Excerpted passage =
━━━━━━━━
Assessments supporting ecosystem-level planning involve mapping future geographic locations of the dominant vegetation types or biomes (building on assessments for the first adaptation approach “Protect current patterns of biodiversity”) that comprise different ecosystems (e.g., Neilson 1995; Iverson and Prasad 2001). This assumes that vegetation provides critical habitat for animal diversity. One confounding factor inhibiting planning for future ecosystem locations is that biophysical conditions across broader landscapes may preclude geographic range shifts of species and ecosystems or impair them owing to constraining biophysical factors such as sea level rise and inundation, changes in land use regimes, and changes in the intensity and frequency of disturbances like fires and hurricanes. Contextualizing species and ecosystem assessments within anticipated biophysical landscape change will strengthen conservation assessments. This requires using assessments that draw on models of future emissions of greenhouse gases, models of how global atmosphere and oceans respond to these emissions, models to downscale global climate projections to smaller spatial extents, and models of land use change.
6. Identify and protect climate refugia. Climate refugia can be defined in at least two ways. First, they can be specific places where climate and associated biophysical conditions are likely to remain stable, having little impact on biodiversity, while other locations experience regional climate change. Second, they can be areas in which the climate will change, but nonetheless they will host climates that are suitable to species in the surrounding region. Examples of these latter types of refugia include mountain ranges, high plateaus, and cold-air drainages.
━━━━━━━━
Data entries =
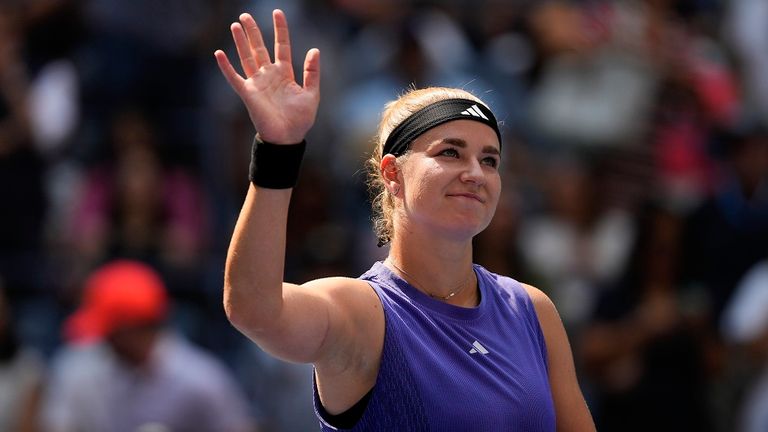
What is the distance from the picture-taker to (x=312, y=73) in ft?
11.1

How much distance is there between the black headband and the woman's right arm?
435 millimetres

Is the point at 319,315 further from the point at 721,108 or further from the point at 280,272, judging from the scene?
the point at 721,108

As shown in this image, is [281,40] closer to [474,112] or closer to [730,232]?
[474,112]

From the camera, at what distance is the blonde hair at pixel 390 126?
3.80 meters

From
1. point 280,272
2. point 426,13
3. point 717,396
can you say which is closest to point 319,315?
point 280,272

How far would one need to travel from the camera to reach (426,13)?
414 inches

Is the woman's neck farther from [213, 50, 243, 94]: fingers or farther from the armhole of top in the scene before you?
[213, 50, 243, 94]: fingers

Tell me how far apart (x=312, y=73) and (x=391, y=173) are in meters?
0.51

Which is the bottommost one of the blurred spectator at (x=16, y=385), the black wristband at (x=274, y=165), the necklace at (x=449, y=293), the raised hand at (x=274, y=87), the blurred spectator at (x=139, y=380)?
the blurred spectator at (x=16, y=385)

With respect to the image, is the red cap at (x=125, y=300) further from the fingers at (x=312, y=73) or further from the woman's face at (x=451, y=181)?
the fingers at (x=312, y=73)

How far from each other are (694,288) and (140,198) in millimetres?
3374

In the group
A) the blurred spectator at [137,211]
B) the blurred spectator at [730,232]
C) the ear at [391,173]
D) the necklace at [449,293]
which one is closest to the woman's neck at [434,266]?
the necklace at [449,293]

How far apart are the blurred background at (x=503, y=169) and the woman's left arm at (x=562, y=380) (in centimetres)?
376

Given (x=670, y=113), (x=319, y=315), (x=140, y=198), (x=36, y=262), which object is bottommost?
(x=36, y=262)
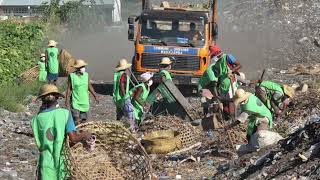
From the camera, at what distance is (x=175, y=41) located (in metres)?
19.6

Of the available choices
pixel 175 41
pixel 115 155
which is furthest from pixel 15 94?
pixel 115 155

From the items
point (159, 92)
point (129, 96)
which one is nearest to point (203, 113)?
point (159, 92)

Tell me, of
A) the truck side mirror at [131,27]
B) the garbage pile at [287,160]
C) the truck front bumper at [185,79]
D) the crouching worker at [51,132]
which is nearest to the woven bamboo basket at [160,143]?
━━━━━━━━
Prompt = Reproduce the excerpt on climate adaptation planning starting at "6. Identify and" and ending at "and cold-air drainages.", swapping every "refugia" for "havens".

Right answer =
6. Identify and protect climate havens. Climate havens can be defined in at least two ways. First, they can be specific places where climate and associated biophysical conditions are likely to remain stable, having little impact on biodiversity, while other locations experience regional climate change. Second, they can be areas in which the climate will change, but nonetheless they will host climates that are suitable to species in the surrounding region. Examples of these latter types of havens include mountain ranges, high plateaus, and cold-air drainages.